#### Task goal:
Please copy out every one of the records below word for word, with nothing left out or changed.

=== Task material ===

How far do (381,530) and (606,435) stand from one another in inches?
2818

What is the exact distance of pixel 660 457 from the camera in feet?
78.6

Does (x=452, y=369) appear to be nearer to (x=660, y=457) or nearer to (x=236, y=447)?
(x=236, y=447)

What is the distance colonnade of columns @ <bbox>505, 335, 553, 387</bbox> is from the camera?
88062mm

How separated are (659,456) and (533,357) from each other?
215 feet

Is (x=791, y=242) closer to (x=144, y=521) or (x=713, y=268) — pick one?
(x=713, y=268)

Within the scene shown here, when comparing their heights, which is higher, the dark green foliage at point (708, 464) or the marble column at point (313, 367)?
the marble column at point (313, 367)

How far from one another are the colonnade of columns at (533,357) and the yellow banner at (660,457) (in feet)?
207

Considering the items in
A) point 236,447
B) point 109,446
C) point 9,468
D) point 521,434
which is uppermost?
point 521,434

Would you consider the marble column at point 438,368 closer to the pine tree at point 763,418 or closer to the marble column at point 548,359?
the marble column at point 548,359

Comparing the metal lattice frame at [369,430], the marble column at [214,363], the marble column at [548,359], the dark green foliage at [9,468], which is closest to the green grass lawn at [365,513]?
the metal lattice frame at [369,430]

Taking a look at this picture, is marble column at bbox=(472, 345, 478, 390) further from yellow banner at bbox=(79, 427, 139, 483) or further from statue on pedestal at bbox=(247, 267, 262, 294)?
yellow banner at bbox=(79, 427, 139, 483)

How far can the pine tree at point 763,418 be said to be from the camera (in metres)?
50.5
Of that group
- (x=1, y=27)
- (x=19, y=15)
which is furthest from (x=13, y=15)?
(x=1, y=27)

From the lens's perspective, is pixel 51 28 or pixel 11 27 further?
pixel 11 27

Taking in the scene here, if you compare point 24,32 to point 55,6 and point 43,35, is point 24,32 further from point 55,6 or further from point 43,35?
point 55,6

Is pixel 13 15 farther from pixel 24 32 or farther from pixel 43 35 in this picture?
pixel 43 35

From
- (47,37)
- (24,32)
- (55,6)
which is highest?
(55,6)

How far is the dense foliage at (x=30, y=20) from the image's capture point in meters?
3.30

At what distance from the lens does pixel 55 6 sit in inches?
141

===

#### Exercise solution:
How far do (381,530) and (606,435) stand from one another in inches?
2818

What is the exact distance of pixel 660 457 from the camera in feet?
78.6

Does (x=452, y=369) appear to be nearer to (x=660, y=457) or nearer to (x=236, y=447)?
(x=236, y=447)

What is the distance colonnade of columns @ <bbox>505, 335, 553, 387</bbox> is from the camera?
88062mm

How separated are (659,456) and (533,357) from each other?
215 feet

Is (x=791, y=242) closer to (x=144, y=521) or (x=713, y=268) — pick one?
(x=713, y=268)

Within the scene shown here, when comparing their heights, which is higher, the dark green foliage at point (708, 464) or the marble column at point (313, 367)?
the marble column at point (313, 367)

How far from one another are the colonnade of columns at (533,357) and the yellow banner at (660,457) (in feet)?
207

Considering the items in
A) point 236,447
B) point 109,446
C) point 9,468
D) point 521,434
which is uppermost?
point 521,434

Would you consider the marble column at point 438,368 closer to the pine tree at point 763,418 or closer to the marble column at point 548,359?
the marble column at point 548,359

Comparing the metal lattice frame at [369,430], the marble column at [214,363], the marble column at [548,359], the dark green foliage at [9,468], which is closest to the green grass lawn at [365,513]?
the metal lattice frame at [369,430]

Taking a look at this picture, is marble column at bbox=(472, 345, 478, 390) further from yellow banner at bbox=(79, 427, 139, 483) or further from statue on pedestal at bbox=(247, 267, 262, 294)?
yellow banner at bbox=(79, 427, 139, 483)

How far can the pine tree at point 763,418 be said to be from the camera (in metres)?
50.5
Of that group
- (x=1, y=27)
- (x=19, y=15)
which is furthest from (x=13, y=15)?
(x=1, y=27)

From the lens's perspective, is pixel 51 28 or pixel 11 27 further?
pixel 11 27

Taking in the scene here, if you compare point 24,32 to point 55,6 and point 43,35, is point 24,32 further from point 55,6 or further from point 43,35?
point 55,6

Is pixel 13 15 farther from pixel 24 32 or farther from pixel 43 35 in this picture?
pixel 43 35

From
- (47,37)
- (24,32)
- (55,6)
which is highest?
(55,6)

How far is the dense foliage at (x=30, y=20) from the image's capture point in meters?
3.30

At what distance from the lens does pixel 55 6 sit in inches?
141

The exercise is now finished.